Required tasks:
1. Count the lines in the rows that contain the string "JSON" and give only that number.
2. Write the next part of the post criticizing ASWB's statements on item and test bias, picking up after its last sentence.

Document segment:
_ _ _
ASWB lies about DIF & DTF

Recently, the Association of Social Work Boards posted an article of misinformation about differential item functioning (whether an item on a test is biased) as compared to differential test functioning (whether the entire test is biased). I’m going to go over what is inaccurate about their blog post and why those misrepresentations matter.

First, the blog post is authored by a marketer, not a methodologist. As is common practice for ASWB, marketers and managers are using psychometric terminology to mislead social workers and regulators. A methodologist might have cited recent sources to talk about currently accepted psychometric practices. Of course, that would require understanding that it is unethical for Bobbie Hartman, the Marketing and Content Strategy Manager, to be speaking authoritatively about psychometrics.

This is a consistent theme for ASWB–their officers testify and make public statements about psychometrics but do not actually perform or receive enough training in psychometrics to make competent statements. Because ASWB outsources psychometrics to contractors, social workers asking about psychometrics end up with unsatisfying answers like “we’ll check with our psychometricians” and “our psychometricians assure us that DIF is a robust process” that are meaningless without data and procedure to objectively evaluate.
_ _ _
Stored rows:
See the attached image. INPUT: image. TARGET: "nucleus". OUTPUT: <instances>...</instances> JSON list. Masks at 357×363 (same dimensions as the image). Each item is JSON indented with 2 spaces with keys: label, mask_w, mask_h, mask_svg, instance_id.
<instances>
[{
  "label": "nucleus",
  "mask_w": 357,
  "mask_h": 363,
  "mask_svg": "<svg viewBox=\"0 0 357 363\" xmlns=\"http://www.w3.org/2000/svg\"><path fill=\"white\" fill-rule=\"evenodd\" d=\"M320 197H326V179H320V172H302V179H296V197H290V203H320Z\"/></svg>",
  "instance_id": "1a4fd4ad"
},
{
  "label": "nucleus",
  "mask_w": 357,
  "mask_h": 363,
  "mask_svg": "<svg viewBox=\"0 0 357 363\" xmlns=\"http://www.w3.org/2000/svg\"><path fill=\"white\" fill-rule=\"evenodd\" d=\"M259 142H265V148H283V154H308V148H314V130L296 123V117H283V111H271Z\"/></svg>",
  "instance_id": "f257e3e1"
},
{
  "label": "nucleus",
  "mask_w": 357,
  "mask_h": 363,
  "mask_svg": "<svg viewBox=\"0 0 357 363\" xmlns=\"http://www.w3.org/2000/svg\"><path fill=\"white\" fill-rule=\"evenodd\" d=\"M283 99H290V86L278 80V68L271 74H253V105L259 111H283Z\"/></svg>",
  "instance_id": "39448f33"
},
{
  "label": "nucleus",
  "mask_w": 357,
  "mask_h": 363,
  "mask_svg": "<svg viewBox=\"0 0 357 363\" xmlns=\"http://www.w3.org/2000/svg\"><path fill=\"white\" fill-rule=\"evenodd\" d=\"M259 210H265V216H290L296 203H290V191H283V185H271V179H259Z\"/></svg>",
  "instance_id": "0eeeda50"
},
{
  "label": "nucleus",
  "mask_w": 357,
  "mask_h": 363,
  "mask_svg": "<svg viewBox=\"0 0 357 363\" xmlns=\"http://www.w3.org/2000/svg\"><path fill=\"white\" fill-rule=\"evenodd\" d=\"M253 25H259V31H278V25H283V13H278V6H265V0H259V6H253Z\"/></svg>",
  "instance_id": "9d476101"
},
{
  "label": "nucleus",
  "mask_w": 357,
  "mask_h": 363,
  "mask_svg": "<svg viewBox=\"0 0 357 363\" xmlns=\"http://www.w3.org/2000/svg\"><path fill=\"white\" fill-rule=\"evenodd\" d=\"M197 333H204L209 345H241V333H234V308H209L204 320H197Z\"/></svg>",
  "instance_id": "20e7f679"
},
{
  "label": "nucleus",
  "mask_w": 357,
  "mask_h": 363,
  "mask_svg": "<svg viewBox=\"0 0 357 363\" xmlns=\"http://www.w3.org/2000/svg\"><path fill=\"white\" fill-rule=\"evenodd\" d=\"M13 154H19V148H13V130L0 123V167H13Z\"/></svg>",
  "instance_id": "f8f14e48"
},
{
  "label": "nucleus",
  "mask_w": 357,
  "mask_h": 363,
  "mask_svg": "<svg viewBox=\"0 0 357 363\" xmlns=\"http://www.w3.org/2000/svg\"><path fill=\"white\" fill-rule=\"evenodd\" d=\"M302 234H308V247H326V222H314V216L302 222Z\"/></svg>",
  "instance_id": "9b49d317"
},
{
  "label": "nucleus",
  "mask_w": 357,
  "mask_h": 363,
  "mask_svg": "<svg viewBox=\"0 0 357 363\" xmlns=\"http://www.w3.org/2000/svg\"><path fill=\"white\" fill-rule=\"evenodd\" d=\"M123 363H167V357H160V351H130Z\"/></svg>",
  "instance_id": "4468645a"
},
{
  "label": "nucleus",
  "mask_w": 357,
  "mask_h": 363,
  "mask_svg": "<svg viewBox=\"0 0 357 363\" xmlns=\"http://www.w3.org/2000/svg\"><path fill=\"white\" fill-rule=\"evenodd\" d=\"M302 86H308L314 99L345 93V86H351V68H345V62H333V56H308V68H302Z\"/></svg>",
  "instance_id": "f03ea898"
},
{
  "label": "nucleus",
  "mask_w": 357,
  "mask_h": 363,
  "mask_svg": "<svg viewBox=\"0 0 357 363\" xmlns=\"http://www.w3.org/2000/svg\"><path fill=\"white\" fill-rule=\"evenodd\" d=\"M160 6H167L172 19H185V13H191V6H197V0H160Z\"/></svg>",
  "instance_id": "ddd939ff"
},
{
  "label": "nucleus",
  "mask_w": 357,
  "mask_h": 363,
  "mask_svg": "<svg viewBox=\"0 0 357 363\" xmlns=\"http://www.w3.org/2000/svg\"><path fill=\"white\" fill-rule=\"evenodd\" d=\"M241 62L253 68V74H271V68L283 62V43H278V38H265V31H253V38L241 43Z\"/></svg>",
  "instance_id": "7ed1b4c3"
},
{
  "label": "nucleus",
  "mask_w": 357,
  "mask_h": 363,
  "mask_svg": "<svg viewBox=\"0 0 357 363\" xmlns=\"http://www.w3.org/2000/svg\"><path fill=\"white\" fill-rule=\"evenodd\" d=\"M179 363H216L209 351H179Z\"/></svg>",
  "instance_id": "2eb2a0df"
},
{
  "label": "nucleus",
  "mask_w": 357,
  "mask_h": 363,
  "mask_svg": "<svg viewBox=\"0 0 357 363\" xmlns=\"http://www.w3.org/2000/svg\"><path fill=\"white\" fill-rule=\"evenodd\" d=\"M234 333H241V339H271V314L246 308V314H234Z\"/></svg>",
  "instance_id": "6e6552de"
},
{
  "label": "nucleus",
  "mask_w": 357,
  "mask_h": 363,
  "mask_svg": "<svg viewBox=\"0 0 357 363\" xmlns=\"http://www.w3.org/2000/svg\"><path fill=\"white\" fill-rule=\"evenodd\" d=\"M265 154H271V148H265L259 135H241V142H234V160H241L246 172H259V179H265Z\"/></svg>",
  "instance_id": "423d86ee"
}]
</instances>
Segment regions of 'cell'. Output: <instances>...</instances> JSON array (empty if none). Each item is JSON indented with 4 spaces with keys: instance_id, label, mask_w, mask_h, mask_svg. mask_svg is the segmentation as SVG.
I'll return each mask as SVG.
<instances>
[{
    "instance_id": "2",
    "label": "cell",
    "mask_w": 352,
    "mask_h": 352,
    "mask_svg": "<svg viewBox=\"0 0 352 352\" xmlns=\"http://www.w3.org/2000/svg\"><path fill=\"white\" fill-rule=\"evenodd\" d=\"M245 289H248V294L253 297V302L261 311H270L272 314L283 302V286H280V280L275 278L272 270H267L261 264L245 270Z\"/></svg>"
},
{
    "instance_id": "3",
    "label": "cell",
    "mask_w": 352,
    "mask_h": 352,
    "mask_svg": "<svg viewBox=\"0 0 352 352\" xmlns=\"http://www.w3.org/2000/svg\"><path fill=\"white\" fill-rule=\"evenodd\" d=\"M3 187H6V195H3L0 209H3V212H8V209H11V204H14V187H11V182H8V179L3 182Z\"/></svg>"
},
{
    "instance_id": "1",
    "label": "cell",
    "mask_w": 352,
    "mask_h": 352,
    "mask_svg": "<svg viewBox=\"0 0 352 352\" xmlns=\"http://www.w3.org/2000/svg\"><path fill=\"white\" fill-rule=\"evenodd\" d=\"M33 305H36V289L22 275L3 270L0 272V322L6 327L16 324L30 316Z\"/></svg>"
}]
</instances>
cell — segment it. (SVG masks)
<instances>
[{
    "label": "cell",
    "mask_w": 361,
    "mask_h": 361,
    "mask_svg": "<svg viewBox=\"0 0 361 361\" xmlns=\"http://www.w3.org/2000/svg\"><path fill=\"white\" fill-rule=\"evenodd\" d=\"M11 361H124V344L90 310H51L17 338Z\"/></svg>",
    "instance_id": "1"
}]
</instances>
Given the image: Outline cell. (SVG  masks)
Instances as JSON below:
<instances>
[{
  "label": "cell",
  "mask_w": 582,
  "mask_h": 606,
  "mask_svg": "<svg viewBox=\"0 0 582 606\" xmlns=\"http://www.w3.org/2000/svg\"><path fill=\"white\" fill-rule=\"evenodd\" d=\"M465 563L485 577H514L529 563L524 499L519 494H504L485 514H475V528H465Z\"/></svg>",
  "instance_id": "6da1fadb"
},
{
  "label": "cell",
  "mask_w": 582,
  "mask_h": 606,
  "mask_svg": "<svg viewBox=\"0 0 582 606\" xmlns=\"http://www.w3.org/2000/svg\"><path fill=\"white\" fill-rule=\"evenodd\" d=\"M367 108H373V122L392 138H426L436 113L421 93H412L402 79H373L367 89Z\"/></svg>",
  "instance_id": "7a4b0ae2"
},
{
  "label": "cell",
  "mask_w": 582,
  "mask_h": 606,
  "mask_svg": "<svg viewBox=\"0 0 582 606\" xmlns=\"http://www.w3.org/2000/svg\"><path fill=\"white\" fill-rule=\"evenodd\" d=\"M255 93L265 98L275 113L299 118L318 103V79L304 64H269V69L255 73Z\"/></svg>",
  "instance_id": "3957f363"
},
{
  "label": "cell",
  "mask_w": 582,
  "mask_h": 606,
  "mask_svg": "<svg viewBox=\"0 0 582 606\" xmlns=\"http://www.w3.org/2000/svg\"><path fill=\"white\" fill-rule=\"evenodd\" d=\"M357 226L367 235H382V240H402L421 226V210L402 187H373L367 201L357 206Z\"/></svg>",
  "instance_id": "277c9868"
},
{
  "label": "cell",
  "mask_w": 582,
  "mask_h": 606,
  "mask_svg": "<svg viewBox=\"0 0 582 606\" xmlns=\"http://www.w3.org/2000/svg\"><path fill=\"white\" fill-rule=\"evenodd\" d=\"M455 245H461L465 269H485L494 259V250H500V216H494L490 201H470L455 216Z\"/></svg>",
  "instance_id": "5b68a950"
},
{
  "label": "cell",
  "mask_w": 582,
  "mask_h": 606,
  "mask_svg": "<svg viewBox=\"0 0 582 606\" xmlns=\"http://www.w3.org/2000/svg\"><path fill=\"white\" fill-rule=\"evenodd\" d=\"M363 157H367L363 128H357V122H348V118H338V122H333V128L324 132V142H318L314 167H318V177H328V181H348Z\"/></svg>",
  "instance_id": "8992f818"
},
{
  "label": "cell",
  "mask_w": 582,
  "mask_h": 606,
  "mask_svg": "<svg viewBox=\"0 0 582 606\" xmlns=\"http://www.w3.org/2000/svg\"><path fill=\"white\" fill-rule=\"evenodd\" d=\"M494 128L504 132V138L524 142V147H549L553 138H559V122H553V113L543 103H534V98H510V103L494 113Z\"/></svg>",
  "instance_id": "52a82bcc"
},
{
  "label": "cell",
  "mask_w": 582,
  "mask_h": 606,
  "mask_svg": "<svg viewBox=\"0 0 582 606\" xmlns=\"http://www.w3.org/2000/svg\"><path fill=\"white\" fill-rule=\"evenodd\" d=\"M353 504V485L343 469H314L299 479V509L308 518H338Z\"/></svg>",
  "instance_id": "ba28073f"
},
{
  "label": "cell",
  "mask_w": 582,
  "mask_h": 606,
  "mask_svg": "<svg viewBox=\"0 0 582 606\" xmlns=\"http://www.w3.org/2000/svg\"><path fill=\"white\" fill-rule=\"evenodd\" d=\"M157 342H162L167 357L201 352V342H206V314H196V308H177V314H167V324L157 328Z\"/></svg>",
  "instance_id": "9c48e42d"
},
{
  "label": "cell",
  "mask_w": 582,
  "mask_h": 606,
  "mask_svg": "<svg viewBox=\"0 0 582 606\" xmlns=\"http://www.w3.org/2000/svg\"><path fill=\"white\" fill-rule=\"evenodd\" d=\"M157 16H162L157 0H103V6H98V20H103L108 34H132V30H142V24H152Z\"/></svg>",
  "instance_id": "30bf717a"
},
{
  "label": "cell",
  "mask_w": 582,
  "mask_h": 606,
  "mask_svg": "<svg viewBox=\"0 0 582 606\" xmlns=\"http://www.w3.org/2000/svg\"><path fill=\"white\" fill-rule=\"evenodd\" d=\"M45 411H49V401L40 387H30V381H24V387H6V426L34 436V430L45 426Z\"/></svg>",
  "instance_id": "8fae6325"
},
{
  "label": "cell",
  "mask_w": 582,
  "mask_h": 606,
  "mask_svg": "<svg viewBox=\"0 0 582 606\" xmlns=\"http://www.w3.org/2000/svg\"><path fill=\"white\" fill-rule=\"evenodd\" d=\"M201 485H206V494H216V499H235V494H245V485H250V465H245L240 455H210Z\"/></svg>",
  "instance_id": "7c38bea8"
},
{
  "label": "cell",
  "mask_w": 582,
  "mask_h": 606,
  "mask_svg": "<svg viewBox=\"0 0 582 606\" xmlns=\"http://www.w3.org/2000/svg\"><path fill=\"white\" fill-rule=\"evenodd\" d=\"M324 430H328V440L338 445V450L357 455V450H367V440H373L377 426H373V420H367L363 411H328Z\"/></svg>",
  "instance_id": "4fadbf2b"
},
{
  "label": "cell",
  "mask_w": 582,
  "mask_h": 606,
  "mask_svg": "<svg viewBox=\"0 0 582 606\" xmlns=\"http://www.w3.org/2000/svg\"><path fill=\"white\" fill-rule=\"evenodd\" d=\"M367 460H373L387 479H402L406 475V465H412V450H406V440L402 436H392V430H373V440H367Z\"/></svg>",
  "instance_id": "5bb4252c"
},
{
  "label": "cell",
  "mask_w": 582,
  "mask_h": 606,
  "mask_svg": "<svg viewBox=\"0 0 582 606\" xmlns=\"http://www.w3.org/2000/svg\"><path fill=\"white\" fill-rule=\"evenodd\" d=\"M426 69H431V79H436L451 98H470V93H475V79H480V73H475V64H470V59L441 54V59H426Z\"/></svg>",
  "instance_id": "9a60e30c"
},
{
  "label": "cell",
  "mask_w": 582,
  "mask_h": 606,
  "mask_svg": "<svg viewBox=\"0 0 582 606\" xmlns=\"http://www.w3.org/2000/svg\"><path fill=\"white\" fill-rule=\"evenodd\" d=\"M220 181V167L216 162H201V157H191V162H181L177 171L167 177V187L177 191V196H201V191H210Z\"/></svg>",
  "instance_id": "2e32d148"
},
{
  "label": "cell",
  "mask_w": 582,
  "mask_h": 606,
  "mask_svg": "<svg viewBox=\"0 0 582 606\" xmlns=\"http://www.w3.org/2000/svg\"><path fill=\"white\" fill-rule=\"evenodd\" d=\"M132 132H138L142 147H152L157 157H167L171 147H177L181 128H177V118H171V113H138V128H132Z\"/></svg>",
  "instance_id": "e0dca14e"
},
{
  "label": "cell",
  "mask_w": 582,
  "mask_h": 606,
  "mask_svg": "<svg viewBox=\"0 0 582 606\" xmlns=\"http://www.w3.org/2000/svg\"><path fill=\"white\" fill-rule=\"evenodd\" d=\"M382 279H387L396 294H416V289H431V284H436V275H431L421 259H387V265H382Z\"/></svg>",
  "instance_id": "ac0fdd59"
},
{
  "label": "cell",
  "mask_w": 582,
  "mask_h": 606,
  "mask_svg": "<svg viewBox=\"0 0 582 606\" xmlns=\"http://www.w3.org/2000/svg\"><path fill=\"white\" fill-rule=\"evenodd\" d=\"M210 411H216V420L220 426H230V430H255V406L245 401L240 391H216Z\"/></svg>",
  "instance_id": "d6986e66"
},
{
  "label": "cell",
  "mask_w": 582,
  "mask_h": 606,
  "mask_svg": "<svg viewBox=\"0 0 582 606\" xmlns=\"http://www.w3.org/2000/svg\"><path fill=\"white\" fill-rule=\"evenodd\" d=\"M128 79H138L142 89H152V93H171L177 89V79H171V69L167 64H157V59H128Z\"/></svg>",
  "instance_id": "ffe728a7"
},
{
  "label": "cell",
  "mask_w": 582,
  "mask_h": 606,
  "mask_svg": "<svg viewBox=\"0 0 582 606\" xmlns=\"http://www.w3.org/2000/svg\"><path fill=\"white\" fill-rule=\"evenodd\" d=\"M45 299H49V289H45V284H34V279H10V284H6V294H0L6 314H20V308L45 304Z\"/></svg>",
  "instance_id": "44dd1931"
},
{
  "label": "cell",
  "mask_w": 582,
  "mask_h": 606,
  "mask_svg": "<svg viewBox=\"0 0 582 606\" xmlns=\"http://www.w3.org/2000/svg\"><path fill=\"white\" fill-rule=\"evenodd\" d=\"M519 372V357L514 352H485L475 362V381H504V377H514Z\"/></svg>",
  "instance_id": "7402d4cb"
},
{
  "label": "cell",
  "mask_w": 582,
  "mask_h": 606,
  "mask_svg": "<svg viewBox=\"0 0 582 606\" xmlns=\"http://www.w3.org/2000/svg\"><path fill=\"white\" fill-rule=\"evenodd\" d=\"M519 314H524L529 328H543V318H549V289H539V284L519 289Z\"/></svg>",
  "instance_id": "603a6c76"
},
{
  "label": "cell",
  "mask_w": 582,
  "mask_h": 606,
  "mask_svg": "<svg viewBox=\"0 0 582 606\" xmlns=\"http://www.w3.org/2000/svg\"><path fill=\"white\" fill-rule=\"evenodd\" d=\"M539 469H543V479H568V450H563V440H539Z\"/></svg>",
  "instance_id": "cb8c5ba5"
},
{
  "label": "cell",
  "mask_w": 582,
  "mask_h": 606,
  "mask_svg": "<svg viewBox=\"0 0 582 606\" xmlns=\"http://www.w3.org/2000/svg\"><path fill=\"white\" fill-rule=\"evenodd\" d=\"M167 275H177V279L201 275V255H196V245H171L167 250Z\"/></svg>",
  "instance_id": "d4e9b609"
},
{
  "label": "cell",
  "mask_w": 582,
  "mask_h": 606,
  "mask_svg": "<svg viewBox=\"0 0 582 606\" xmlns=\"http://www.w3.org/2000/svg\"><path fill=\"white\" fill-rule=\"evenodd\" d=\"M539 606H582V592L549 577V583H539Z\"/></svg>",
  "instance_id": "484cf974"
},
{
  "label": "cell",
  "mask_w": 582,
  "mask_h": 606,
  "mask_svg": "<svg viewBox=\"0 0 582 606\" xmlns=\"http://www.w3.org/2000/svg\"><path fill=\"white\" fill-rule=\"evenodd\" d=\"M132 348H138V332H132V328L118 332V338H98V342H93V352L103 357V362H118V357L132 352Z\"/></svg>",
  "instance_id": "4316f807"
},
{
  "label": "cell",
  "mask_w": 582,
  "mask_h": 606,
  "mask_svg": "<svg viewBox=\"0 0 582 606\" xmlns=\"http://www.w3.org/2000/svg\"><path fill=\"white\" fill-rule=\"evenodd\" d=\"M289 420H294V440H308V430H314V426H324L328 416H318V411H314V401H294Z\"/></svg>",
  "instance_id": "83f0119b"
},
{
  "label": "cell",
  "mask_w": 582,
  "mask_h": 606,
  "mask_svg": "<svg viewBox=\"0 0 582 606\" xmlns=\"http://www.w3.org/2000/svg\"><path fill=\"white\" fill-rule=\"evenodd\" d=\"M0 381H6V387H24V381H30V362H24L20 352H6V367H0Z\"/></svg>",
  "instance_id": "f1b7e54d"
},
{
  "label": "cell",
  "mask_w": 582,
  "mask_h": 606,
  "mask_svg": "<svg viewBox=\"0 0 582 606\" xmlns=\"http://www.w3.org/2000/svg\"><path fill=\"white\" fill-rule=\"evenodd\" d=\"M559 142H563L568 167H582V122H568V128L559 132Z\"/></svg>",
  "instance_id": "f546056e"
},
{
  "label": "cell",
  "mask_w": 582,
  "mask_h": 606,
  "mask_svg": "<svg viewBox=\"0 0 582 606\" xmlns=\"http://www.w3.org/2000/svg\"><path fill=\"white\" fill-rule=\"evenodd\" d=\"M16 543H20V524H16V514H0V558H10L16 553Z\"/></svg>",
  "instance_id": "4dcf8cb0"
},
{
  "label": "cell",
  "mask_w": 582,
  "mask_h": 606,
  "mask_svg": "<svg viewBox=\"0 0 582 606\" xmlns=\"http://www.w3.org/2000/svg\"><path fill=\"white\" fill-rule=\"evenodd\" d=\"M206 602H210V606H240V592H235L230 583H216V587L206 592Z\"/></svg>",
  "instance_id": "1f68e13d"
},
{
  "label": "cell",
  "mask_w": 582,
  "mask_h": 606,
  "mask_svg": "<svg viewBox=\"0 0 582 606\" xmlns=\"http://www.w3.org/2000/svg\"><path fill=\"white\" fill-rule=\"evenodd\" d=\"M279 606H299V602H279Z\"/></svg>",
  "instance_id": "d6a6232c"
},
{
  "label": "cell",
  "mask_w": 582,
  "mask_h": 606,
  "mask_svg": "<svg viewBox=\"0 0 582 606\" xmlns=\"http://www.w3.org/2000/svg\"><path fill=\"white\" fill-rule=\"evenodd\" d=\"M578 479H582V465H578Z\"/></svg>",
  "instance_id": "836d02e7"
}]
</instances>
_ _ _
Results for each task:
1. 3

2.
DTF is not about item elimination

The first section of the blog post badly misrepresents the purpose of DTF analysis, again due to the author’s lack of competence to write about the topic and their organizational self-interest in misrepresenting psychometrics. The purpose of DTF is to identify multivariate properties of the entire examination, whereas DIF provides multivariate properties of individual items. Bobbie could have read the standards she cites to find this definition:

Differential test functioning (DTF) refers to differences in the functioning of tests (or sets of items) for different specially defined groups. When DTF occurs, individuals from different groups who have the same standing on the characteristic assessed by the test do not have the same expected test score.

Standards for Educational and Psychological Testing (page 51)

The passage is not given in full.